-- Begin Entries supplied --

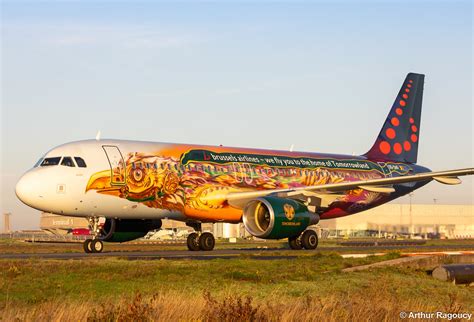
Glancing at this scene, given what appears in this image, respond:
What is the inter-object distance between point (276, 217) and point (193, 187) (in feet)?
13.1

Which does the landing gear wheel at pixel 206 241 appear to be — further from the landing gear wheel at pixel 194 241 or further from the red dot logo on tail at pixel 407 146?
the red dot logo on tail at pixel 407 146

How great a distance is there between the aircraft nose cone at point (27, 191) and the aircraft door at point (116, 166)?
9.49 feet

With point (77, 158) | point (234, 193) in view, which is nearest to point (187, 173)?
point (234, 193)

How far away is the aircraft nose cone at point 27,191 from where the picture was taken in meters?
28.5

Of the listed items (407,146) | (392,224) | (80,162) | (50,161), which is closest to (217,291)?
(80,162)

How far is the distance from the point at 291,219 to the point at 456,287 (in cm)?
1029

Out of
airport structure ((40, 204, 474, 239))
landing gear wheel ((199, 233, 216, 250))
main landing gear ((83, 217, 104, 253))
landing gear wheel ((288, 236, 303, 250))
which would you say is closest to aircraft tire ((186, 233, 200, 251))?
landing gear wheel ((199, 233, 216, 250))

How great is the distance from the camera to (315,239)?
34000 mm

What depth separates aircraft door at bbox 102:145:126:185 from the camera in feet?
97.9

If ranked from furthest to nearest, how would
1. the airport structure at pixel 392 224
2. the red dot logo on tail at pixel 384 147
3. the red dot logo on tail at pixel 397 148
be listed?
the airport structure at pixel 392 224
the red dot logo on tail at pixel 397 148
the red dot logo on tail at pixel 384 147

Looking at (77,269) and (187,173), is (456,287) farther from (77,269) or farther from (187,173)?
(187,173)

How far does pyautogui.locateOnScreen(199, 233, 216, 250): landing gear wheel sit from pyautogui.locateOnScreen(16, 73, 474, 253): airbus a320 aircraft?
0.14ft

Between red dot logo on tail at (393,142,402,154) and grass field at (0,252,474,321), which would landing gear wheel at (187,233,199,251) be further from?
red dot logo on tail at (393,142,402,154)

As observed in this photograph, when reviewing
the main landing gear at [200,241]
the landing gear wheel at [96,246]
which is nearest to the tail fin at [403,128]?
the main landing gear at [200,241]
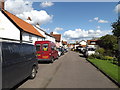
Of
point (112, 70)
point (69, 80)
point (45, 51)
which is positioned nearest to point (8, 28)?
point (45, 51)

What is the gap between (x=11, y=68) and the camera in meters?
4.94

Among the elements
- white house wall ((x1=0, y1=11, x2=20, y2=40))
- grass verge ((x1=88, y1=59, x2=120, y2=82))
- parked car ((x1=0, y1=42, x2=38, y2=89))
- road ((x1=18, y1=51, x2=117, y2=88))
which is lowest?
road ((x1=18, y1=51, x2=117, y2=88))

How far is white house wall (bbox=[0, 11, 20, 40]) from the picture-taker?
18.8 metres

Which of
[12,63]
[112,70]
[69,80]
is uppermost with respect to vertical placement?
[12,63]

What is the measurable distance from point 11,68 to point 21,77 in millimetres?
1172

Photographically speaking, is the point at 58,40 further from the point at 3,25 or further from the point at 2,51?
the point at 2,51

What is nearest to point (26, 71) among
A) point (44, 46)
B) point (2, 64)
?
point (2, 64)

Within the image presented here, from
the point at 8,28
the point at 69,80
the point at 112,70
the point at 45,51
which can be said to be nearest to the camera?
the point at 69,80

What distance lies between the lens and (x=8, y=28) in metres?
19.2

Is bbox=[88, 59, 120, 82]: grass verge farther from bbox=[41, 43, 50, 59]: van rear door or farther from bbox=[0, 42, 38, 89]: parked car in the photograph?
bbox=[41, 43, 50, 59]: van rear door

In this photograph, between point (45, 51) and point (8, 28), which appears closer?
point (45, 51)

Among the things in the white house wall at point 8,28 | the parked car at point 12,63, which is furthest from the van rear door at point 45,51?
the parked car at point 12,63

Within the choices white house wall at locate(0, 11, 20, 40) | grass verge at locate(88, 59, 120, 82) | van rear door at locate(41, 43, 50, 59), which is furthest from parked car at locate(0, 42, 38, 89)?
white house wall at locate(0, 11, 20, 40)

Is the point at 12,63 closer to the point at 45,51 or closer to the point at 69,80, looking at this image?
the point at 69,80
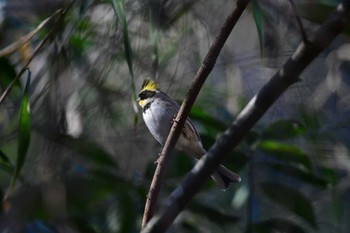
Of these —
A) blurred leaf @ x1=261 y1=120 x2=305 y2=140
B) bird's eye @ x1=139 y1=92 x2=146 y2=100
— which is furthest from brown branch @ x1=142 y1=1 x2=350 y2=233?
bird's eye @ x1=139 y1=92 x2=146 y2=100

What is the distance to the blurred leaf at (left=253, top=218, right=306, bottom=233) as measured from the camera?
104 inches

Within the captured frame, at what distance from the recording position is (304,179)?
107 inches

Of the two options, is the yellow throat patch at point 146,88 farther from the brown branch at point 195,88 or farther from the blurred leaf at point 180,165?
the brown branch at point 195,88

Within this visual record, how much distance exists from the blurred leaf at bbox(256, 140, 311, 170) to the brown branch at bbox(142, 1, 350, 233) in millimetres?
868

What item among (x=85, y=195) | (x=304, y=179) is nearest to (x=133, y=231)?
(x=85, y=195)

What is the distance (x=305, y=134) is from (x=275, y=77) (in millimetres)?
1000

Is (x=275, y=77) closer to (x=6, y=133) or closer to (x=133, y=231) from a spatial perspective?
(x=133, y=231)

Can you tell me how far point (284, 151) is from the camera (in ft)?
8.79

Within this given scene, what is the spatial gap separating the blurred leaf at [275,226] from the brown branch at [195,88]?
Answer: 0.65 metres

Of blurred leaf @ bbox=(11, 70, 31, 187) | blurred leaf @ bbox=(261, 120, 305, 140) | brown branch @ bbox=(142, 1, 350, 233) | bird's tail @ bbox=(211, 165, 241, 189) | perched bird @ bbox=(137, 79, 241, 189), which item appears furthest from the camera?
perched bird @ bbox=(137, 79, 241, 189)

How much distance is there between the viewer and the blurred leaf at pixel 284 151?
265cm

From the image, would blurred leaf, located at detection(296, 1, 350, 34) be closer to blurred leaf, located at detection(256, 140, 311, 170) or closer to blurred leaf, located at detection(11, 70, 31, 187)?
blurred leaf, located at detection(256, 140, 311, 170)

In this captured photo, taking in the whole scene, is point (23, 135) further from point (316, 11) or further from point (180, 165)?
point (316, 11)

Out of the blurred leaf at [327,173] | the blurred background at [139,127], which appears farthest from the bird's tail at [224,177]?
the blurred leaf at [327,173]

-- End Entries supplied --

Render the entries from the line containing "What is the distance (x=305, y=134)" through the line containing "Answer: 0.65 metres" as a Markdown table with the columns Row and Line. Number each row and omit blank lines.

» **Solved problem**:
| Row | Line |
|---|---|
| 1 | What is the distance (x=305, y=134) is from (x=275, y=77) (in millimetres)? |
| 2 | 1000 |
| 3 | Is (x=275, y=77) closer to (x=6, y=133) or closer to (x=133, y=231) from a spatial perspective? |
| 4 | (x=133, y=231) |
| 5 | Can you tell me how far point (284, 151) is from the camera (in ft)? |
| 6 | 8.79 |
| 7 | Within this given scene, what is the spatial gap separating the blurred leaf at [275,226] from the brown branch at [195,88]? |
| 8 | Answer: 0.65 metres |